Ta noblesse nous a écrit cette année même pour que nous consacrions évêque, suivant la loi chrétienne, le prêtre
Servandus. Ce que nous sommes empressés de faire parce que ta demande nous semblait juste et excellent. En outre, tu nous as envoyé tes présents et tu as libéré, par déférence pour le bienheureux
Pierre, prince des Apôtres et par amour de nous, les chrétiens qui étaient retenus comme captifs chez les tiens. Tu as, de plus, promis de libérer les autres captifs. C'est certainement Dieu,
Créateur de toutes choses, Dieu sans qui nous ne pouvons rien faire ni même penser de bon, qui a inspiré à ton coeur cette bonne action, car il éclaire tout homme venant en ce monde et il a
éclairé ton esprit à cette occasion. Dieu tout-puissant, en effet, qui veut que tous les hommes soient sauvés et qu'aucun ne périsse, n'apprécie tant chez chacun de nous que l'amour du prochain
après l'amour de Dieu et que le soin de ne point faire à autrui ce que nous ne voudrions point qu'on nous fit.

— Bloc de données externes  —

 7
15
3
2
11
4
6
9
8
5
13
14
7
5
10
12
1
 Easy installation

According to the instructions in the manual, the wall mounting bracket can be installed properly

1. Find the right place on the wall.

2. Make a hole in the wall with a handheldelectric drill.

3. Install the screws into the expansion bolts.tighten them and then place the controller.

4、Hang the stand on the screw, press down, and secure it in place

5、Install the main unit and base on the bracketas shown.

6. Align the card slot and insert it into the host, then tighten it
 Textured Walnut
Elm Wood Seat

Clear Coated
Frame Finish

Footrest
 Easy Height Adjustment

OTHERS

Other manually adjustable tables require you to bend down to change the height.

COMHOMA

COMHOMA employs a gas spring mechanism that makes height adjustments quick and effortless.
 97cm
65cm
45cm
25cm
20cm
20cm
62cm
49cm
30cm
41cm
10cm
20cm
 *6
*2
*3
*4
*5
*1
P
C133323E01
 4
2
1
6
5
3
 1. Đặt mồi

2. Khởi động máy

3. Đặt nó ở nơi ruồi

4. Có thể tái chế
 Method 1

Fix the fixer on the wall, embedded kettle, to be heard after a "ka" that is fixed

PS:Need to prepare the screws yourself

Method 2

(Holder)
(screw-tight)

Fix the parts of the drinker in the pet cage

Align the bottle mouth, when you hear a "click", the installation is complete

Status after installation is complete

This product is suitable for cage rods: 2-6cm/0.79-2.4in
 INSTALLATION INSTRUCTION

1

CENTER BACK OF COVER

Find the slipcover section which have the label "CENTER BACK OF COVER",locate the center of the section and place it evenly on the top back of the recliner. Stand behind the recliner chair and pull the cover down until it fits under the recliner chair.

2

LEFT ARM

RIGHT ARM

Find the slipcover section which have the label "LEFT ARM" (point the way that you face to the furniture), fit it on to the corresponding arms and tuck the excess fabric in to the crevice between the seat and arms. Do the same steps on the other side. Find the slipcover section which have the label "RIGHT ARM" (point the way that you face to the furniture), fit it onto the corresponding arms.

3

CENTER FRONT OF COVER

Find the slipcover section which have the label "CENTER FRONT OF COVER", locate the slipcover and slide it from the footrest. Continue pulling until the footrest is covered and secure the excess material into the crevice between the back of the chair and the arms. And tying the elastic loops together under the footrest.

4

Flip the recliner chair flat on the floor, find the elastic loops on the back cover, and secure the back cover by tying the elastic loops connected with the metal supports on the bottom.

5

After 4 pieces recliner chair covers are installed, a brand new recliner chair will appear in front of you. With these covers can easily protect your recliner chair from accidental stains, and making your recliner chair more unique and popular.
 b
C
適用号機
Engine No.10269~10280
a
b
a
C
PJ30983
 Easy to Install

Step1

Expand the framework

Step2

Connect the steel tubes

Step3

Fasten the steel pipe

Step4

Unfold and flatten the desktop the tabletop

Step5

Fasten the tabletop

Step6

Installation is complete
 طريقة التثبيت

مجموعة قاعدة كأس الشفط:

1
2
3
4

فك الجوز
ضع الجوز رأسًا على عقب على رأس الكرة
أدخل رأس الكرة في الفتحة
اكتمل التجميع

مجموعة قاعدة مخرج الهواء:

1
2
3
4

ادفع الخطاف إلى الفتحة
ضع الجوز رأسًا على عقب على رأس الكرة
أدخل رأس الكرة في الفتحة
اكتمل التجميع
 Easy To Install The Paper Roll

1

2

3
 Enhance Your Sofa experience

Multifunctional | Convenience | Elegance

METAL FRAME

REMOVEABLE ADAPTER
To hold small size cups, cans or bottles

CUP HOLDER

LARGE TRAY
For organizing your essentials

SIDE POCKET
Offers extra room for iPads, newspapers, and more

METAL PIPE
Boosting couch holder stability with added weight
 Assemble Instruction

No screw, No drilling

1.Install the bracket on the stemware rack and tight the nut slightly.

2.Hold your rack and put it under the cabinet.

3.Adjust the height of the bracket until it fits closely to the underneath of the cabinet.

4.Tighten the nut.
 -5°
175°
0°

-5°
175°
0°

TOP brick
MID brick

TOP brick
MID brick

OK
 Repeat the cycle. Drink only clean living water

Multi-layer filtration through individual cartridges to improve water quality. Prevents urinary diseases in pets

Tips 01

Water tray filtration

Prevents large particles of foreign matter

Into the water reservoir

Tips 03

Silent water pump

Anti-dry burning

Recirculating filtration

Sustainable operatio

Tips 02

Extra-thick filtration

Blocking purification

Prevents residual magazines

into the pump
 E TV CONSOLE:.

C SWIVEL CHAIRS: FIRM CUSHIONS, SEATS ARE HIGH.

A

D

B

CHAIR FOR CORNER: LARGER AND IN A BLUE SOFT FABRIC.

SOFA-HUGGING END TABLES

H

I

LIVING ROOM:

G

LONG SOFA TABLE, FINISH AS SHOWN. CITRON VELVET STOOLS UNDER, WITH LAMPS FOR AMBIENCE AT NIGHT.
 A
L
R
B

Or cette charité, nous et vous, nous nous la devons mutuellement plus que nous ne la devons aux autres peuples,
puisque nous reconnaissons et confessons -de façon différente il est vrai- le Dieu Un, que nous louons et vénérons chaque jour comme créateur des siècles et maître de ce monde. Suivant la parole
de l'Apôtre: "C'est lui qui est notre paix, lui qui des deux n'a fait qu'un peuple" (Ephésiens, II, 14).
Aussi depuis qu'ils connaissent par nous la grâce que Dieu t'a accordée, plusieurs nobles de Rome admirent sans
réserve ta bonté et tes vertus et les publient. Parmi eux deux familiers, Albericus et Cencius, élevés avec nous presque dès leur jeunesse dans le palais romain, désirent beaucoup parvenir à ton
amitié et à ton affection et rendre cordialement service pour ce qu'il te plaira de notre côté. Ils t'envoient des hommes à eux par qui tu sauras combien ils t'estiment sage et grand et combien
ils veulent et peuvent te rendre service. Nous recommandons ces hommes à ta magnificence, afin que tu apportes tout ton soin à faire preuve à leur égard, par amour pour nous et pour récomponser
de leur confiance ceux que nous avons nommés plus haut, de cette même charité dont nous désirons faire toujours preuve vis-àvis de toi et de tous les tiens.
Dieu sait bien que nous te chérissons sincèrement pour Sa gloire et que nous désirons ton salut et ta gloire dans
la vie présente et future. Des lèvres et du coeur, nous lui demandons qu'il te reçoive lui-même après un long séjour ici-bas, dans le sein de la béatitude du très saint Patriarche
Abraham".
CUOQ Joseph, L'Eglise d'Afrique du Nord du IIe au XIIe siècle, édit., Le Centurion, Collection "Chrétiens dans
l'histoire", Paris, 1984, pp., 131-132.